- Died: 3 July 1972 Mogadishu, Somalia
- Allegiance: Somalia
- Branch: Somali National Army
- Rank: Colonel
- Conflicts: Arab Cold War 1969 Somali coup d'état; ;

= Abdulkadir Dheel =

Abdulkadir Dheel (Cabdulqaadir Dheel, عبد القادر ديل) (d. 3 July 1972) was a prominent Somali military figure.

==Career==
A Colonel in the Somali National Army (SNA), Abdulkadir Dheel was among the military officials that were executed by the government on suspicion of involvement in a coup d'état in 1971. Dheel left the army after disagreements with Siad Barre.

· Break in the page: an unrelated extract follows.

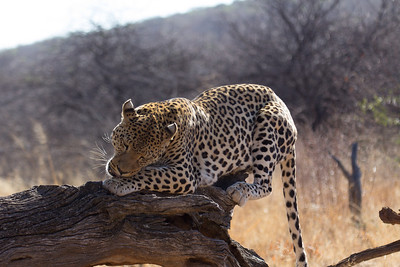Leopard at Africat Foundation Okonjima Namibia Africa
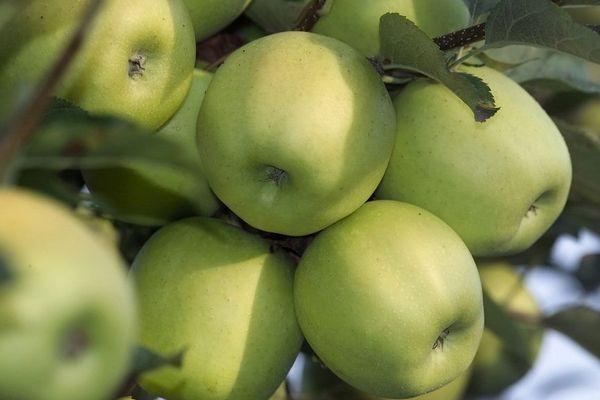 L'arboriculture du Limousin manque de mains pour ramasser les pommes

In May 1971, Radio Mogadishu announced a plot to overthrow the Siad Barre regime and the subsequent arrest of Deputy Chairman of the Supreme Revolutionary Council General Mohamed Caynaanshe and Defence Minister Lieutenant Colonel Salaad Gebeyre Kediye. Dheel was later arrested and implicated in the coup attempt.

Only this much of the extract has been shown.